* EXERCISE DETAILS: Within the data below, copy each line where the string "https" is found.

* PROVIDED MATERIAL:
========================================================================
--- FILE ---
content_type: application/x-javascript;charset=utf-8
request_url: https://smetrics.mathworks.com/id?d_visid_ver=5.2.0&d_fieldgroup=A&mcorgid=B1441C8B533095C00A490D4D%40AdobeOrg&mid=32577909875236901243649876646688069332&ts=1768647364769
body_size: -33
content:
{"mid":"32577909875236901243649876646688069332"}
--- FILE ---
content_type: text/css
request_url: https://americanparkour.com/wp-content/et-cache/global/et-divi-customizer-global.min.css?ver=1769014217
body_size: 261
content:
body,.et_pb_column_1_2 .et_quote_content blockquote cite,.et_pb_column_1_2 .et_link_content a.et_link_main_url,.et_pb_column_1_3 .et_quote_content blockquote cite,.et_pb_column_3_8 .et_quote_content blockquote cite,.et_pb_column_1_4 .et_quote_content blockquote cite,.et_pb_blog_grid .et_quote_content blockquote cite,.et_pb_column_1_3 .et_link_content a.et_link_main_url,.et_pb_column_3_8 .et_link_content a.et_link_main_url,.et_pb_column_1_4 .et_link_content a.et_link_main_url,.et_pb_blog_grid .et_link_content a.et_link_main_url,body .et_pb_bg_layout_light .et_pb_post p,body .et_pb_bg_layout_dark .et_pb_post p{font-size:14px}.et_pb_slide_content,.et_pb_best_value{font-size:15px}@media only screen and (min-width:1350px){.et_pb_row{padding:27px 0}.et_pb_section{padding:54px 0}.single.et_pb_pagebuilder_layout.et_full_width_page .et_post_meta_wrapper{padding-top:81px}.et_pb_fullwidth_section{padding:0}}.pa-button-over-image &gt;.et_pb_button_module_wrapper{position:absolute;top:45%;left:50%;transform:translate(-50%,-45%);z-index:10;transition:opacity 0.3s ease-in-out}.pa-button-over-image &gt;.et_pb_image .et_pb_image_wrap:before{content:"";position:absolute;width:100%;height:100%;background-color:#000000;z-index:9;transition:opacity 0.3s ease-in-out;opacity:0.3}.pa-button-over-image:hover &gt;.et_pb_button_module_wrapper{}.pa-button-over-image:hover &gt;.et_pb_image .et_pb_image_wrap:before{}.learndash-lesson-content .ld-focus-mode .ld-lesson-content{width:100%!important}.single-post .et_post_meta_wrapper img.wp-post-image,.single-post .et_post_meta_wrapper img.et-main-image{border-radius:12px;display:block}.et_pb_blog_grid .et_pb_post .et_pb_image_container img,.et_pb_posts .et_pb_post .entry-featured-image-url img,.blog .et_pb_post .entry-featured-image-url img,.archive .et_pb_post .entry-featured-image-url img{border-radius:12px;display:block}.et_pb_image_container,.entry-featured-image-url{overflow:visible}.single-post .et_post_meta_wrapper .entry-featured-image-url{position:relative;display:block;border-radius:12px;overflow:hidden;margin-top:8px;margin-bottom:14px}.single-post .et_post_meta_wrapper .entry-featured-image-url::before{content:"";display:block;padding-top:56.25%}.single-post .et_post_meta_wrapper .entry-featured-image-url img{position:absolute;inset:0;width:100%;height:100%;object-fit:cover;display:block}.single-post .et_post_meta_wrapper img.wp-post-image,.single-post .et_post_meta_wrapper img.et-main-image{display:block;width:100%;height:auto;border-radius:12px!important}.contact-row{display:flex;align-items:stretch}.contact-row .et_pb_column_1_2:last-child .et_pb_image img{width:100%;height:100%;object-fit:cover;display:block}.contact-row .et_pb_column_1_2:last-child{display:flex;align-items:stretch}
========================================================================
* TASK RESPONSE:
request_url: https://smetrics.mathworks.com/id?d_visid_ver=5.2.0&d_fieldgroup=A&mcorgid=B1441C8B533095C00A490D4D%40AdobeOrg&mid=32577909875236901243649876646688069332&ts=1768647364769
request_url: https://americanparkour.com/wp-content/et-cache/global/et-divi-customizer-global.min.css?ver=1769014217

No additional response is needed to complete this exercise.